Wednesday, 3 June 2015

WALL

WALL

On the first day I stood beneath you,
Your height hoarding the air
The sky no more than a bruise
That threatened thunder
Your top crowned with glass
Like the coronet of the king of Walls
Shark's teeth sharp and snarling down, 

Daring me climb and I must admit I was afraid
But promised to return

On the second day
I brought rope, pick and axe
Only to find you were made of the purest crystal
Your surface smooth and
Mirroring my frustration
As hour, upon hour, upon hour
Of axe and pick and cursing
Hour, upon hour, upon hour
Not one impression could I make,
Not one foothold could I gain
Into your imperious, insolent heart and
Your spikey grin wider than ever
All attempt to climb you postponed
I vowed I would return

On the third day
Spade and shovel I brought
To burrow beneath you
I'll bury you yet

(c) Stephen Evans

A BUXTON SNOW SCENE 1906


You stare back at me
From the photograph's sepia season
Forever frozen in winter



I trace your dark tracks strung out across
A sledding scene of nineteen hundred and six,
Atop the Slopes near Buxton park where the
Serpentine is stilled, its coils, cowed,
Inanimate, amid the season's chill.


Rows of children standing stiffly to attention,
Already cocooned in adulthood,
Wrapped warmly in parental wear,
And weighted down in bonnets and caps,
Stare at me from their walled-in lives,
Hung and framed like inmates in an ice-berg cell.

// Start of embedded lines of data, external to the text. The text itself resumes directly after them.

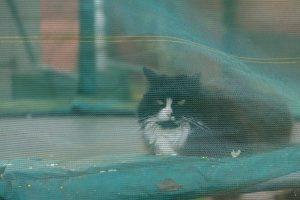 neighbours cat on trampoline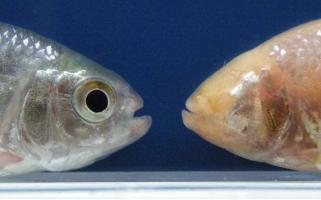 Un même poisson à quelques neurones hypocrétinergiques près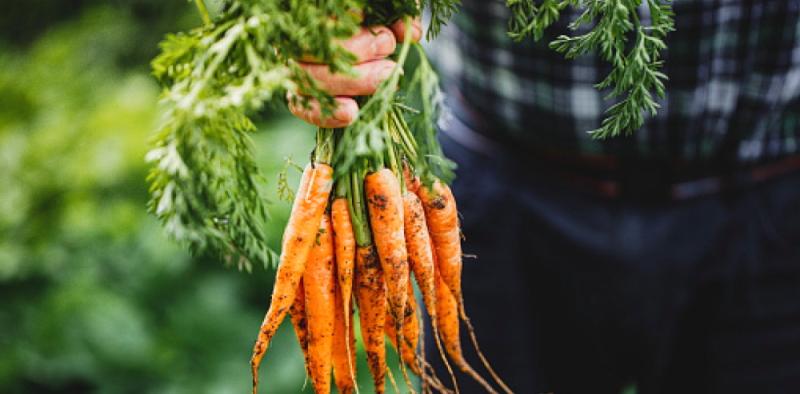 Progetti di sviluppo della filiera agroalimentare: in arrivo il nuovo strumento finanziario Ismea Investe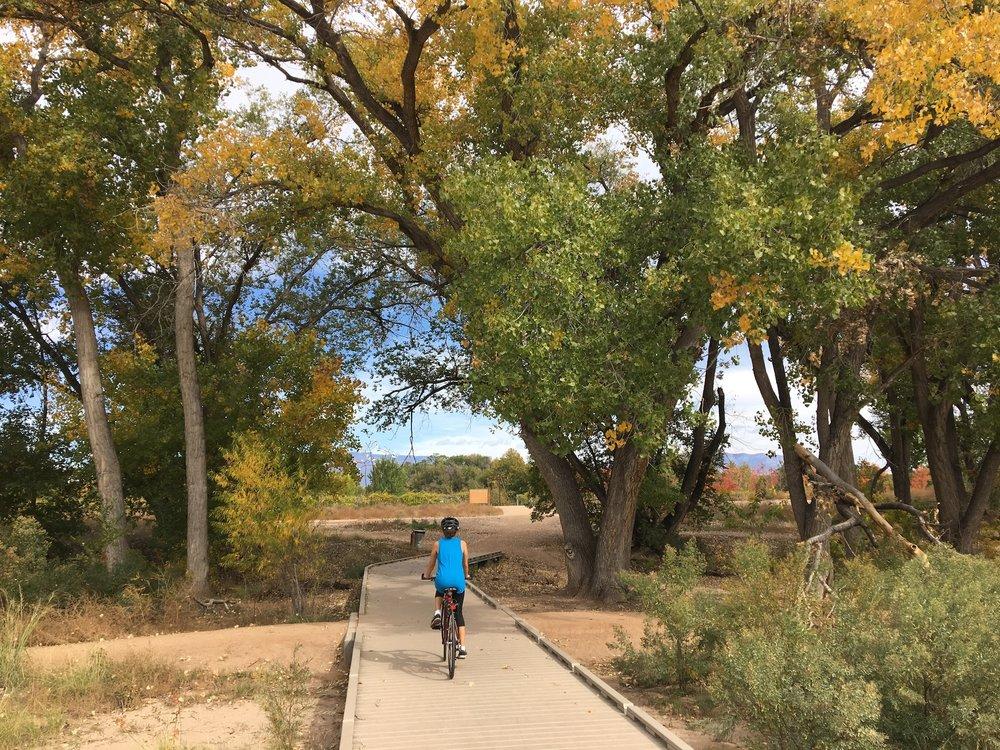 Biking on the Paseo del Bosque Trail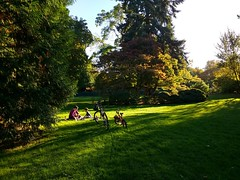 Volunteer Park (Seattle Parks & Recreation) Tags: afternoon seasons fall shadows people bicycle relaxing children parent outdoors green lawn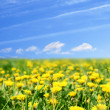 Dandelion green field - Stock Photo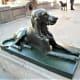 Bronze-effect dog statue, Plaza de Santa Ana, Las Palmas.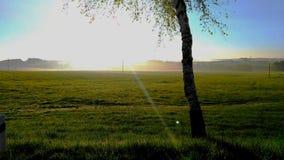 晴朗的早晨风景 免版税库存图片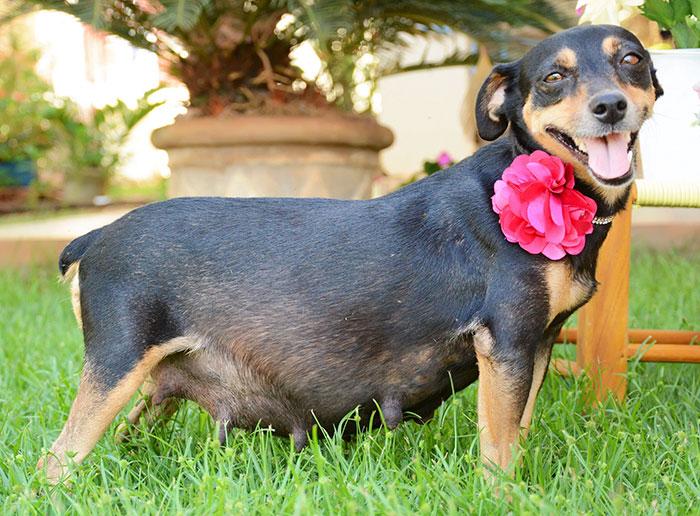 tehotny pes (7)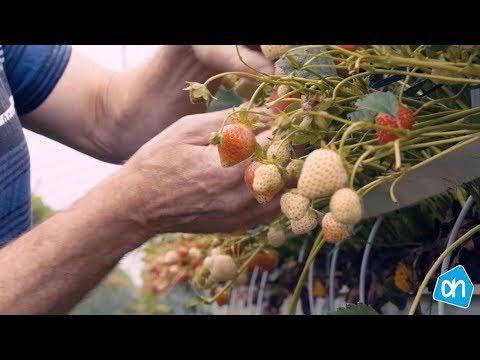 Naast ons 'Beter voor'- programma zijn we dagelijks bezig ons groente- en fruitassortiment te verbeteren waar mogelijk. Bekijk het in de video.
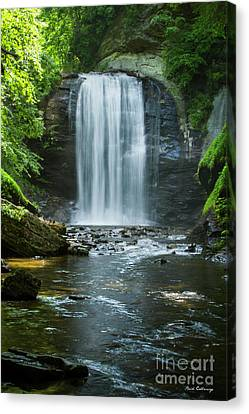 Downstream Shade Looking Glass Falls Great Smoky Mountains Art Canvas Print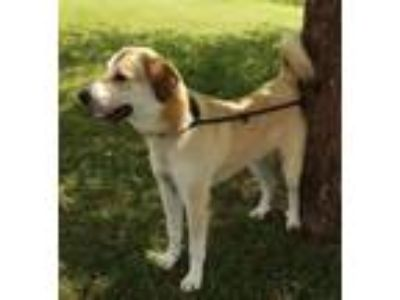 Adopt Grizzly a Great Pyrenees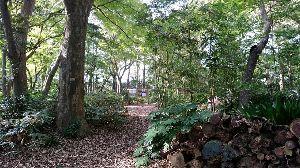千葉県の茂原・長生地区、いすみ市・夷隅地区で asunaroさん 十枝の森 もみじはまだ緑でした  うまく 添付できないです   今日娘のお稽古の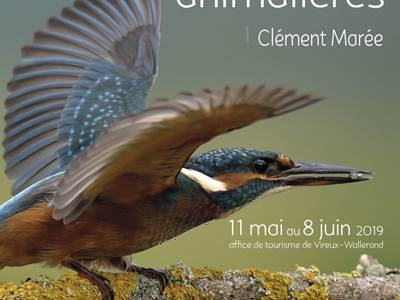 Exposition : Photographies animalières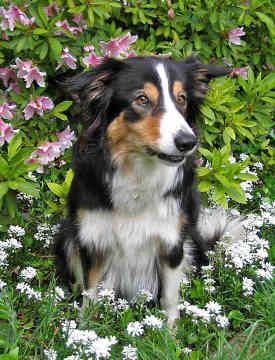 Tri Color Border Collie Blends In Well With The Flowers Border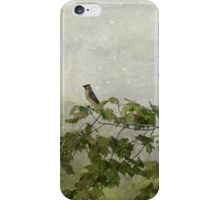 Moonlight on Cedar Waxwing iPhone Case/Skin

The modern convention of the inane smile has not
Yet corrupted the sensibilities of this scene,
As they pose for the photograph which takes an age to
Compose and capture,  their faces, pale, stern,
Frowning forever
Compressed upon the glacial plate,  
Yet on closer inspection, 
Through the camouflage of conformity,
Eyes etched with excitement,
Erupt and crater the still decorum.


You wait to take your turns like
Patient dominoes all in serried row,
Black on white and white on black,  
Peppering and dotting the all-prevailing snow,
A world uniform and balanced,
You grip your tiny sledges, 
Vulnerable,
Amid the winter's bleak attack.
At risk of being blown away,
At the whim of wind or fate,
Like leaves fallen haphazardly,
Your prints pattern the tilting ground,
All  crows' feet stitching amid
The raven’s ratcheting dance.

Senseless to your fate and the decade ahead
Your frozen smiles explode and
Strafe this frigid moment,
You thrill as you anticipate your reckless,
Raw descent,
Cut, tear and scissor the pallid quilt,
Which you forever rent,
Headlong, downwards, ever sliding,


Unhindered by the sombre angel yet to be built.